Empenhou-se ainda em lançar autores novos, contra os critérios editoriais daqueles

tempos, que exigia dos escritores qualidades como “ser rico, ter prestígio junto a qualquer

medalhão, ou ser filho de pai ilustre [...] Medalhão não entrava para os seus prelos. Não via

prazer em soltar livros de múmias acadêmicas, gente rançosa.” (CAVALHEIRO, 1955, p.

244.). Conta ainda Cavalheiro (1969 b, p. 25-26), que Lobato “saía à procura de quanto moço

por aí existisse com um bom livro engavetado” para publicar por suas editoras.

Não bastasse, Lobato também cria o marketing, colocando o livro em anúncios de

outros produtos, em jornais. Outro escândalo. Provoca, com o Jeca, uma campanha de

saneamento e, mais tarde, tenta conscientizar o país da importância da criação de uma

indústria siderúrgica e de uma indústria petrolífera nacionais, todas idéias muito avançadas,

consideradas impossíveis, ilusórias, à época.
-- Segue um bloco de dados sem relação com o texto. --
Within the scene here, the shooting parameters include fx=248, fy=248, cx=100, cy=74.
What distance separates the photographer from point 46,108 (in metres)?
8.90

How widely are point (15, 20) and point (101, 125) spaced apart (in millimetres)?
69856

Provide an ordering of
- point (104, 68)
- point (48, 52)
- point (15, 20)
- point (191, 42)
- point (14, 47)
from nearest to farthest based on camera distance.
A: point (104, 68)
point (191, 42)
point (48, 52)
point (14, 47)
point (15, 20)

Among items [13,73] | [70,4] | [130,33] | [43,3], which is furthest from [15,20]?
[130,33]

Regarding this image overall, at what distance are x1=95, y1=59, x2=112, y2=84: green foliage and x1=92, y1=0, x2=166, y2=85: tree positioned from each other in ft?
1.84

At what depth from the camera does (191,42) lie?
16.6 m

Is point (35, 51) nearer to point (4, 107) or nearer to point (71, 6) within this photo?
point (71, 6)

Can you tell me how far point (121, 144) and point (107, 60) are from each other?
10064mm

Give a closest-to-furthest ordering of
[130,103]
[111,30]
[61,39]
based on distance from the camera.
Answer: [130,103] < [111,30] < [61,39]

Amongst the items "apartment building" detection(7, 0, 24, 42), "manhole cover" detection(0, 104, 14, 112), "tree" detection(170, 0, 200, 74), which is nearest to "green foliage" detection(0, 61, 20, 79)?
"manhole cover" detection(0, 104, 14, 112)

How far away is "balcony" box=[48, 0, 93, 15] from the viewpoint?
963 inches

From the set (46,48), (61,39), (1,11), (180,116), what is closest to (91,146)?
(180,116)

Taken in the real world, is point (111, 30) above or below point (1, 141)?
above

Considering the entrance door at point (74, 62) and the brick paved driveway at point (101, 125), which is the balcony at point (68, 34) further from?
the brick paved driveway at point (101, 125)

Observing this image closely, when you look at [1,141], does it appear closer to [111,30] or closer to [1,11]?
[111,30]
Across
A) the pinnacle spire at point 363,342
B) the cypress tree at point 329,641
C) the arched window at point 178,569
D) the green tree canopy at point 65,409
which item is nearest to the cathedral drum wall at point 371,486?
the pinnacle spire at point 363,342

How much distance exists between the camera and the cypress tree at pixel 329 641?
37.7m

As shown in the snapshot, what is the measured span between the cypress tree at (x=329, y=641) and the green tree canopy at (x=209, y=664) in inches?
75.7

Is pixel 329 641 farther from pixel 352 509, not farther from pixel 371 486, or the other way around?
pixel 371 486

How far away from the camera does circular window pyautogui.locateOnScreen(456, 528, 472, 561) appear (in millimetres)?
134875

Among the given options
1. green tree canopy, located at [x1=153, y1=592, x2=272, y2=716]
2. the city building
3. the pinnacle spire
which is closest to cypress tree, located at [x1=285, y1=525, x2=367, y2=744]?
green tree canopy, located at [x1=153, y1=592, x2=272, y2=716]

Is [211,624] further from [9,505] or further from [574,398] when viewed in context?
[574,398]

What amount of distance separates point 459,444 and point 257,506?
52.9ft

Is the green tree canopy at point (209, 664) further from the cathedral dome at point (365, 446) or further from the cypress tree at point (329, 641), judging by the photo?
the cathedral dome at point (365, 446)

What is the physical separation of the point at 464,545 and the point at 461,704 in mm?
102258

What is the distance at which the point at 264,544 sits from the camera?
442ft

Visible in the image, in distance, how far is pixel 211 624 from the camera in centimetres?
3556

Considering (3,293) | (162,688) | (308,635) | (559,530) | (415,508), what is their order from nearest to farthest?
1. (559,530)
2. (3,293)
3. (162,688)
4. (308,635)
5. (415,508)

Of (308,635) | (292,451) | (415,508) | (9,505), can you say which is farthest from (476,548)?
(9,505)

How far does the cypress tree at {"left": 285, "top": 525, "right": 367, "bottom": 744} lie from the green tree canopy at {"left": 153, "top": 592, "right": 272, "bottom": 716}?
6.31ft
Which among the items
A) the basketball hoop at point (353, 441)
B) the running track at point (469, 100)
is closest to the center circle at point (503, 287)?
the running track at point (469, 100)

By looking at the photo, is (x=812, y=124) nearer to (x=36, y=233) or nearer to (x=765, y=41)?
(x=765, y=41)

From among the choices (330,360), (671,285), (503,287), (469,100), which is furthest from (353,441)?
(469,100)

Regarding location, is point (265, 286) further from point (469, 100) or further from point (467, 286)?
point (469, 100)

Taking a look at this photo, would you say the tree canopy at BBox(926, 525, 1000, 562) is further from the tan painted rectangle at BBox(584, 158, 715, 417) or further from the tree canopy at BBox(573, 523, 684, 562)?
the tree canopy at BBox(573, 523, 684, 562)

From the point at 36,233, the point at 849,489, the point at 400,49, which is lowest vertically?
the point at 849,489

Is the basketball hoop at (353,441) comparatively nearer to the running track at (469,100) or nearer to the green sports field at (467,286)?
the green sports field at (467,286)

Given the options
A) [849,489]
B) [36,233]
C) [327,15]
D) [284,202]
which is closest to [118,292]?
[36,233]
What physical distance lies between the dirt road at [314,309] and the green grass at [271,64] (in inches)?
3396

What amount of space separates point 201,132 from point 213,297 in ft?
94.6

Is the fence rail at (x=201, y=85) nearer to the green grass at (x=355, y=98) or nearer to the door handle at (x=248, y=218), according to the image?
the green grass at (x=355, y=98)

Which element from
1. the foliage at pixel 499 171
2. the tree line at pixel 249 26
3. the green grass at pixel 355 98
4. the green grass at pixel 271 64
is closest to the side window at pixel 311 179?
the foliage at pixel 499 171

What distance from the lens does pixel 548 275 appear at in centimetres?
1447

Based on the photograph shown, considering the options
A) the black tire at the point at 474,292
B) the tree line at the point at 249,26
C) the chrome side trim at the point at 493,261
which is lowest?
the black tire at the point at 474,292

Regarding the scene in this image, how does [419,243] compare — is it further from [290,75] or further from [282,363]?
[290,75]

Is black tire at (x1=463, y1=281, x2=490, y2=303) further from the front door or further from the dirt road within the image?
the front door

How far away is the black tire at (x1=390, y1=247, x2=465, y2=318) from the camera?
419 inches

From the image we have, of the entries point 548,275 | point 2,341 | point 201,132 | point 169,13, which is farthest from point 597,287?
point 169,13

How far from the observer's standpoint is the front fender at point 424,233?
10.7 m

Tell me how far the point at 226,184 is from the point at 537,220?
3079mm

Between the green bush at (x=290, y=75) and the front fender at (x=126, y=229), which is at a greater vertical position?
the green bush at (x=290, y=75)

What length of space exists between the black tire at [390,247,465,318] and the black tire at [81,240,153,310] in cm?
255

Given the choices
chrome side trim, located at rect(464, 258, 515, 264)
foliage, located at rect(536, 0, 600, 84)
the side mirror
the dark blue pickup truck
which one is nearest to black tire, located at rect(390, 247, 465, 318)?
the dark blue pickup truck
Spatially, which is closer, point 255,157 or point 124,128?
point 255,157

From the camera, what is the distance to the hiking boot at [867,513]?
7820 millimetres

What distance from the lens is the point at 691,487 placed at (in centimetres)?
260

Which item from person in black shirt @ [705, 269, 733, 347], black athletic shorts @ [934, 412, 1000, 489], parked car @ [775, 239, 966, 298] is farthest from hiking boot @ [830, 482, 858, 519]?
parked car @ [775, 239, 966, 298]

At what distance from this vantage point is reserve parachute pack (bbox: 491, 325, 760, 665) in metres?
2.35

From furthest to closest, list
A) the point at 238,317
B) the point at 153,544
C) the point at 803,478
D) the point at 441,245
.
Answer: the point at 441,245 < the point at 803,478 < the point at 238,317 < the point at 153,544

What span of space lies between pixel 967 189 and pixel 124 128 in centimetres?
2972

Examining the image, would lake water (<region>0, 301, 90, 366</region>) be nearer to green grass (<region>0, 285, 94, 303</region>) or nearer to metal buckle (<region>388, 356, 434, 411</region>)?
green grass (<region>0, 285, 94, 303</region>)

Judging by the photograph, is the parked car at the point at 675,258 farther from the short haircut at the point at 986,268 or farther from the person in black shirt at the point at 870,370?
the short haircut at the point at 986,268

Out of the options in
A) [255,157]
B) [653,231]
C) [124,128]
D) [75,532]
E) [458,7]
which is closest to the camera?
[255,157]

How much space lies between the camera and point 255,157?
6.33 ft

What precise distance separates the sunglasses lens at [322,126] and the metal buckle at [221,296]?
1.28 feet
[...] uma leitura mais ou menos atenta de seus livros nos mostratrá que Lobato andou sempre vinte ou trinta anos na frente dos nossos problemas. Como fazendeiro, ensaiou processos de mecanização, incompatíveis com a sua época. Como editor, inundou de volumes um país que ainda não aprendera a ler. (CAVALHEIRO, 1969 b, p. 55).

Lança Jeca Tatuzinho, revista infantil considerada precursora das histórias em

quadrinhos no Brasil. Funda também o primeiro grande parque gráfico da América Latina,

todo movido à eletricidade, que entra em falência com uma crise energética e só vai funcionar

plenamente 25 anos mais tarde.

A culpa da falência não fora sua, nem dos seus planos. Não lhe faltara visão, nem previsão. As forças da natureza é que foram mais poderosas, além de imprevisíveis. Em primeiro lugar, a revolução de 1924, paralisando a vida da capital paulista por mais de um mês. Mal refeito de tão grandes prejuízos, [...] vem a longa estiagem que por volta de 1925 restringiu ao mínimo o consumo de energia elétrica, paralisando fábricas, cessando quase que por completo as atividades industriais da Paulicéia. (CAVALHEIRO, 1969 b, p. 26).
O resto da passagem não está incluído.